Shi Yixin, Li Dingru, Xu Yunchao, Guo Yijun, Mao Jun, Lu Ying
Liaoning Laboratory of Cancer Genomics, Department of Cell Biology, College of Basic Medical Sciences, Dalian Medical University, Dalian 116044, China.
School of Biology and Biological Engineering, South China University of Technology, Guangzhou 510641, China.
Int J Mol Sci. 2025 Mar 24;26(7):2937. doi: 10.3390/ijms26072937.

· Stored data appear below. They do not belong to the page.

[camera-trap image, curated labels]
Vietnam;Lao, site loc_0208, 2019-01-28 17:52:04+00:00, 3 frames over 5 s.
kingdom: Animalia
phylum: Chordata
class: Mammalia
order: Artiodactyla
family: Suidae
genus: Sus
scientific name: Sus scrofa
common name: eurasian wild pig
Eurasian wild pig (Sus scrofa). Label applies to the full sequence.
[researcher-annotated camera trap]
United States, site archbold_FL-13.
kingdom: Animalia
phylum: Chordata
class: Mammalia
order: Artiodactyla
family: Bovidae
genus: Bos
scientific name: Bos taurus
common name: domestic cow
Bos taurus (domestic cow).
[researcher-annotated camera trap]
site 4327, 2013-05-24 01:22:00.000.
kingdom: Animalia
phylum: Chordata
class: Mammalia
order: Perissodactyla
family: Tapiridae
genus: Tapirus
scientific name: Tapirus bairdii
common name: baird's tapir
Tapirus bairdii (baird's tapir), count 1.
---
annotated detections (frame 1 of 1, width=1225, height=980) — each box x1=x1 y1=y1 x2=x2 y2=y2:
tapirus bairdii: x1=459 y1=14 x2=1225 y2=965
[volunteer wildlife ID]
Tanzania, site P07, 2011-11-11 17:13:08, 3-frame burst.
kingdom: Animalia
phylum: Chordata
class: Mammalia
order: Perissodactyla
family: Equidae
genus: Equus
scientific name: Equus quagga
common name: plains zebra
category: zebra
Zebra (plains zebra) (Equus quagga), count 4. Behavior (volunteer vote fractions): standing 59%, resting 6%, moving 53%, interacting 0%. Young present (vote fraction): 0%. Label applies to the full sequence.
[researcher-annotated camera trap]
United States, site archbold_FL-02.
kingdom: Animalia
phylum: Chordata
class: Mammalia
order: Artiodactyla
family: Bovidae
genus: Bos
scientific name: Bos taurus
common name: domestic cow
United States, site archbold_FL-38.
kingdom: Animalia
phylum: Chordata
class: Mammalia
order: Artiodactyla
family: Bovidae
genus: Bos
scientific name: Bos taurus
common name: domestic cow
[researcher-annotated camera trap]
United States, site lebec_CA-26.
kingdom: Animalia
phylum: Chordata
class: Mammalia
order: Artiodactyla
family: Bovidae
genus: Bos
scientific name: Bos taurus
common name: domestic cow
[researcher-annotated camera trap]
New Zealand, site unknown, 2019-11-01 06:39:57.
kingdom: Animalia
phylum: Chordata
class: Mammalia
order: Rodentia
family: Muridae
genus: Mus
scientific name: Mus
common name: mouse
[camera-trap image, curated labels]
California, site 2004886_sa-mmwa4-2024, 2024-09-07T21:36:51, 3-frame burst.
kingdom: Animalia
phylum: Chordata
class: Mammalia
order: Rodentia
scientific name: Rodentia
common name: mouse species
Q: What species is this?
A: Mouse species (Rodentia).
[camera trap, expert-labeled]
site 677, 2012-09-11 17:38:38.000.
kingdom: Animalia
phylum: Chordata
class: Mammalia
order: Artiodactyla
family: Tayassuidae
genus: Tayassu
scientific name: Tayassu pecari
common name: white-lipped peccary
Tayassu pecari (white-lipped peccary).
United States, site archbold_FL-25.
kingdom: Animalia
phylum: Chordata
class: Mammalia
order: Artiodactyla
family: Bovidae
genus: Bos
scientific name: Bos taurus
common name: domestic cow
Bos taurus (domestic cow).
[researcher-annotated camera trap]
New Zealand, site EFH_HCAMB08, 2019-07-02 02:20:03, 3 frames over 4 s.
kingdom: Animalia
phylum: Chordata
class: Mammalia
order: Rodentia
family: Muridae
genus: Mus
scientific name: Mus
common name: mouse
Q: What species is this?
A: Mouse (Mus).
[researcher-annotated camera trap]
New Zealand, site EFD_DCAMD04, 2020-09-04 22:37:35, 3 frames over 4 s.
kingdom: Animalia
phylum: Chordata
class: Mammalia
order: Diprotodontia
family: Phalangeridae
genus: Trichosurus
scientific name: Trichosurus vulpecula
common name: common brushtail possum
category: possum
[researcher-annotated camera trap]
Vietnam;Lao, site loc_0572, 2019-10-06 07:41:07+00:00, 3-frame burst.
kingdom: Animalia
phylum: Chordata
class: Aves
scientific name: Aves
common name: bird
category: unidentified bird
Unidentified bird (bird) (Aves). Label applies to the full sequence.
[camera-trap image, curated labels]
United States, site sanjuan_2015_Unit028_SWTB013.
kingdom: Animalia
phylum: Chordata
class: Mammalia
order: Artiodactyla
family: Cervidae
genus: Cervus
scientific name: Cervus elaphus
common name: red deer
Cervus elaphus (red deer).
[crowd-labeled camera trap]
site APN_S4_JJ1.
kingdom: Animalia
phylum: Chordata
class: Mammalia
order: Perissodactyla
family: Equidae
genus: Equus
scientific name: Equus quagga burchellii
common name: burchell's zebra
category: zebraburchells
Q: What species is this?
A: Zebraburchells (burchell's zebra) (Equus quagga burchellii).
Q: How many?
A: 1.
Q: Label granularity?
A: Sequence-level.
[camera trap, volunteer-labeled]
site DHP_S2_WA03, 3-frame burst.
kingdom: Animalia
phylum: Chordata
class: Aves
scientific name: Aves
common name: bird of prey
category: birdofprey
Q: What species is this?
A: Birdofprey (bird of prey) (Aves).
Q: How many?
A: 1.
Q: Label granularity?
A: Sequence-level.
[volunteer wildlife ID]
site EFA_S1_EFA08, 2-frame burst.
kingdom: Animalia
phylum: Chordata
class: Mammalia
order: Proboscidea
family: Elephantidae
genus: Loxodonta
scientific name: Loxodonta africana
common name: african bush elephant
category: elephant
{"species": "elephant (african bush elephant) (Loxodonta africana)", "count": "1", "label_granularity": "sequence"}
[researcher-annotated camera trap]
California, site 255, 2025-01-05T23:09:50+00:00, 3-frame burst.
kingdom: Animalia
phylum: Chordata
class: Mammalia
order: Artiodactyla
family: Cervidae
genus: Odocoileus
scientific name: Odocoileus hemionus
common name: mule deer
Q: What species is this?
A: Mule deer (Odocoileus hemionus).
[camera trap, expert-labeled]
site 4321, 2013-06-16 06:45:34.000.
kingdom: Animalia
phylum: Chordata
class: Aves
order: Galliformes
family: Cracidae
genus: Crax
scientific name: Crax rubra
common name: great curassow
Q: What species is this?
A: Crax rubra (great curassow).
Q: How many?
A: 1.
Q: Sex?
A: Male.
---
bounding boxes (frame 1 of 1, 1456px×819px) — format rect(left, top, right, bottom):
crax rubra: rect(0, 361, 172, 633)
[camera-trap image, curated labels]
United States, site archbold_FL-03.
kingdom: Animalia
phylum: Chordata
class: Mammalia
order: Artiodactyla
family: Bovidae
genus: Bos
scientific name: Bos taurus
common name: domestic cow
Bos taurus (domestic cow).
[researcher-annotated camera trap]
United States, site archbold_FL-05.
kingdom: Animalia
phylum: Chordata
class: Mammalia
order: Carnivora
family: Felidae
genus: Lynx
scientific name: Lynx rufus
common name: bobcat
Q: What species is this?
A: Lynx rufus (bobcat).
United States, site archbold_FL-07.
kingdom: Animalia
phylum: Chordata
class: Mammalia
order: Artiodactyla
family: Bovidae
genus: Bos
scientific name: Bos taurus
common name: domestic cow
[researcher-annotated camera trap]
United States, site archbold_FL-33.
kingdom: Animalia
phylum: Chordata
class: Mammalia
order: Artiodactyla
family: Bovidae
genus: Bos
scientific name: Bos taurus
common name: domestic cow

Despite advancements in diagnostic efficiency, colorectal cancer (CRC) remains a leading cause of cancer-related mortality, with increasing incidence rates. Circular RNA (circRNA) is a closed-loop, generally stable noncoding RNA that functions as a sponge for microRNAs in CRC. The purpose of this study was to investigate the function and underlying mechanism of circ_RUSC2, a new circRNA, in CRC. The expression levels of circ_RUSC2, miR-661, and TUSC2 were assessed using qRT-PCR, Western blot, and immunohistochemistry. Functional assays, including CCK-8, Transwell, and scratch wound healing, were performed to evaluate cell proliferation, migration, and invasion. RNA pull-down and actinomycin D assays were used to study RNA interactions and stability. In both CRC cells and tissues, miR-661 was markedly elevated, while circ_RUSC2 expression was considerably reduced. Poor differentiation, distant metastases, lymph node metastases, and an advanced stage were all strongly correlated with either miR-661 overexpression or circ_RUSC2 downregulation. circ_RUSC2 was more stable compared to its linear RUSC2 mRNA. CRC cell invasion, migration, and proliferation were suppressed by circ_RUSC2 ectopic expression; this inhibitory effect was restored by a miR-661 mimic. Circ_RUSC2 served as miR-661's sponge. TUSC2 counteracted the effects of miR-661, which stimulated CRC cell proliferation, migration, and invasion. At the post-transcriptional level, miR-661 controlled the expression of TUSC2 in CRC cells. In comparison to the negative control, circ_RUSC2 expression was markedly reduced, and its half-life was shortened by methyltransferase-like 3 (METTL3) knockdown. Circ_RUSC2 is a stable cytoplasmic circRNA. Circ_RUSC2 inhibits CRC cell malignant phenotypes via the miR-661/TUSC2 axis. The onset and progression of CRC are linked to the downregulation of Circ_RUSC2. circ_RUSC2 might become more stable through N6-methyladenosine (m6A) methylation regulated by METTL3. According to our research, circ_RUSC2 might be a new biomarker and treatment target for CRC.
尽管诊断效率有所提高,但结直肠癌(CRC)仍是癌症相关死亡的主要原因,且发病率不断上升。环状RNA(circRNA)是一种闭环、通常稳定的非编码RNA,在结直肠癌中充当微小RNA的海绵。本研究的目的是探讨一种新的环状RNA——circ_RUSC2在结直肠癌中的功能及其潜在机制。使用qRT-PCR、蛋白质印迹法和免疫组织化学评估circ_RUSC2、miR-661和TUSC2的表达水平。进行了包括CCK-8、Transwell和划痕伤口愈合实验在内的功能实验,以评估细胞增殖、迁移和侵袭能力。采用RNA下拉实验和放线菌素D实验研究RNA相互作用和稳定性。在结直肠癌细胞和组织中,miR-661均显著升高,而circ_RUSC2表达则明显降低。低分化、远处转移、淋巴结转移和晚期均与miR-661过表达或circ_RUSC2下调密切相关。与线性RUSC2 mRNA相比,circ_RUSC2更稳定。circ_RUSC2的异位表达抑制了结直肠癌细胞的侵袭、迁移和增殖;miR-661模拟物可恢复这种抑制作用。Circ_RUSC2充当miR-661的海绵。TUSC2抵消了miR-661刺激结直肠癌细胞增殖、迁移和侵袭的作用。在转录后水平,miR-661控制结直肠癌细胞中TUSC2的表达。与阴性对照相比,circ_RUSC2的表达明显降低,且敲低甲基转移酶样3(METTL3)可缩短其半衰期。Circ_RUSC2是一种稳定的细胞质环状RNA。Circ_RUSC2通过miR-661/TUSC2轴抑制结直肠癌细胞的恶性表型。结直肠癌的发生和进展与Circ_RUSC2的下调有关。circ_RUSC2可能通过METTL3调节的N6-甲基腺苷(m6A)甲基化而变得更稳定。根据我们的研究,circ_RUSC2可能是结直肠癌的一种新的生物标志物和治疗靶点。